Source text Start Marker
Speculation, Systems Mapping, Contextualizing Innovation

Experimental Learning, Rapid Prototyping with Deep Technology

Opportunity Definition with UN Solutions Lab

Team Building

Presenting and Communicating Ideas

Idea Generation

First Hand Exposure to Research

Direct Expert Access

PHASE 2

Applying Design Thinking to Our Local Context In NYC

Challenge Definition with Local Stakeholders

Working directly with El Puente, a community justice organization, we moved from the “big problem” of human health and wellbeing to a concrete and actionable challenge. South Williamsburg residents have the highest rates of asthma and COVID-related deaths in NYC due to air pollution. Playgrounds and schools are located directly under traffic routes, where children, the most predisposed to air pollution impacts, are breathing in invisible pollution while they play. The community asked for a accessible tool that can be used to monitor specific air quality sources to petition for healthy public spaces, particularly for children.

Problem definition from ethnography: walking the streets with community members, identifying problem sources, co-design of a preferred future and project outcomes.

Technology Identification

Through feasibility filtering, we narrowed down possible imaging and detection technology from those investigated at CERN based on strategic alignment, technical prototypability, and scaling potential. H-cube addresses the emerging need for low-cost, portable solutions for hyperspectral imaging in the terahertz (THz) region of the electromagnetic spectrum. The fabrication processes are extremely simple, cost-effective, and suitable for the production of large arrays.

Technology was evaluated using Technology Scouting (push) from research centers identifying early-stage instrumentaiton, sensors, and data processing methods and Need Identification (pull) from deep ethnographic research to identify the paint points in our social sector. We developed proof of concept models to visualize the basic interaction with technology, and met with the technology “owners” (scientists) to ensure we weren’t violating the laws of physics or the tech's actual capabilities.
Source text End Marker
## Prompt A:
Please translate this sentence from the project description into Spanish: "The fabrication processes are extremely simple, cost-effective, and suitable for the production of large arrays."
## Prompt B:
Name every criterion the project description gives for narrowing down the imaging and detection technology investigated at CERN.
The records come from a separate source unrelated to the project description.
Listed records Start Marker
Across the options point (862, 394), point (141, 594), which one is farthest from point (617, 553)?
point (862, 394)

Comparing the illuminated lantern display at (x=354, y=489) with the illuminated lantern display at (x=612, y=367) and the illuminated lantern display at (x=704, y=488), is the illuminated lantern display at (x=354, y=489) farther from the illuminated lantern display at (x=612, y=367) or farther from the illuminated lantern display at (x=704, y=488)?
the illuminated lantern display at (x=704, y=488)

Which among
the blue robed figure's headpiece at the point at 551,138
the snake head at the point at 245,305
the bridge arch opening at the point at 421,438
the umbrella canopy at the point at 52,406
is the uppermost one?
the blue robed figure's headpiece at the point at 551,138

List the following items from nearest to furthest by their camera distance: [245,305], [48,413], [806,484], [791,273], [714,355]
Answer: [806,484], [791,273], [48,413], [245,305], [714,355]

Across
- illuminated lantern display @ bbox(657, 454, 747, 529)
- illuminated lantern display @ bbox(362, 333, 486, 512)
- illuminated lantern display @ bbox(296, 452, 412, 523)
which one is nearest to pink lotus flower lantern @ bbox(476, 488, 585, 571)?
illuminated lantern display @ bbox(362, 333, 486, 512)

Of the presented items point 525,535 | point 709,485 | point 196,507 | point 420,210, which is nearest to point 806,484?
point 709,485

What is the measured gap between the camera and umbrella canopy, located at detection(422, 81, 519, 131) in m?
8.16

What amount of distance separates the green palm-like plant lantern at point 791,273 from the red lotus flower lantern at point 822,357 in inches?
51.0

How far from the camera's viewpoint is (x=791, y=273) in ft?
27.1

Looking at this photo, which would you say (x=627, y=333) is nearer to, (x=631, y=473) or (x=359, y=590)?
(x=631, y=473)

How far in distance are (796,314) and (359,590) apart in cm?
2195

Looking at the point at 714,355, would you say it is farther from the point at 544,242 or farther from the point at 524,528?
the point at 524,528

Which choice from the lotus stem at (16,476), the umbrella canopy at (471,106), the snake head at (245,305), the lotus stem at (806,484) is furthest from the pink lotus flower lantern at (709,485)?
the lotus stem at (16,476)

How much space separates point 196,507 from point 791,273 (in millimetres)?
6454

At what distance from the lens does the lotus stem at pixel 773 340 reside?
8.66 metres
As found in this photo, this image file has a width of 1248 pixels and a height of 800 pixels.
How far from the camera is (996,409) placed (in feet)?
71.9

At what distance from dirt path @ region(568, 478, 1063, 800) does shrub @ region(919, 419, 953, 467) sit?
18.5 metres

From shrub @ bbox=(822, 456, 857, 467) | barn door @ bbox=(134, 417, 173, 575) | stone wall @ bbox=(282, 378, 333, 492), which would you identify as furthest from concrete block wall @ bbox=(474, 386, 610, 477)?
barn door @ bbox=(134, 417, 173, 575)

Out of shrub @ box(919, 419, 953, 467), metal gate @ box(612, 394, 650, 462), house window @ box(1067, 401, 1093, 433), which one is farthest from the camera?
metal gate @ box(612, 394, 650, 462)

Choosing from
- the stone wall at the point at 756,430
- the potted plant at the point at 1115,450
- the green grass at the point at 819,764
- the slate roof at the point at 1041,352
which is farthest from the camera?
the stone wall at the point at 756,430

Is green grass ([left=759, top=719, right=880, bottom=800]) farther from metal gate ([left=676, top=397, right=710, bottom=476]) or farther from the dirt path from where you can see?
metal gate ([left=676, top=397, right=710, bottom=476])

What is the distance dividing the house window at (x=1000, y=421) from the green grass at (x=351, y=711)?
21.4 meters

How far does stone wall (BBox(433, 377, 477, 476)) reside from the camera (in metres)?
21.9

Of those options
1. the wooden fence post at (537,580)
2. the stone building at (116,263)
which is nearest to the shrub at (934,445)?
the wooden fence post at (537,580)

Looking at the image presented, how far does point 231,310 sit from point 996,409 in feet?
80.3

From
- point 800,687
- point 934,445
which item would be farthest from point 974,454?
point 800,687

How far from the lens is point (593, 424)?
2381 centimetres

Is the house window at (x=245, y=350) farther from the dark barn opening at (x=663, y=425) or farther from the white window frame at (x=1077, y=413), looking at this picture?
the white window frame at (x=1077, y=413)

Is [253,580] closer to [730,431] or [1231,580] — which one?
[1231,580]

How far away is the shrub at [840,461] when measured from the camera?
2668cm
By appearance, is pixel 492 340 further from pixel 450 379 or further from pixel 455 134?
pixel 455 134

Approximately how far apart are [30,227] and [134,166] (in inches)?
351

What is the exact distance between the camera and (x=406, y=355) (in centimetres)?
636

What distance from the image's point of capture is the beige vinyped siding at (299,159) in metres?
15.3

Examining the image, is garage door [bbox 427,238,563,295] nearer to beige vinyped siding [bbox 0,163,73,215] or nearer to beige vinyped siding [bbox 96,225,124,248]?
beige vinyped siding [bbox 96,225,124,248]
Listed records End Marker
## Response box A:
Los procesos de fabricación son extremadamente sencillos, rentables y adecuados para la producción de grandes matrices.

## Response box B:
Strategic alignment, technical prototypability, and scaling potential.